[Provided entries — start]

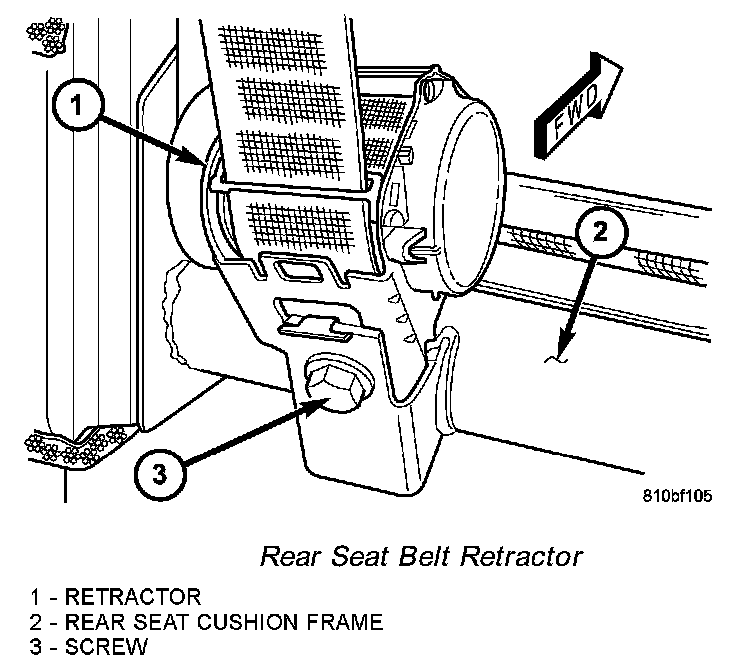 1

FWD

2

3

810bf105

Rear Seat Belt Retractor

1 - RETRACTOR
2 - REAR SEAT CUSHION FRAME
3 - SCREW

[Provided entries — finish]

Brief:
Copy the records exactly, minus any pictures.

Written response:
 1

FWD

2

3

810bf105

Rear Seat Belt Retractor

1 - RETRACTOR
2 - REAR SEAT CUSHION FRAME
3 - SCREW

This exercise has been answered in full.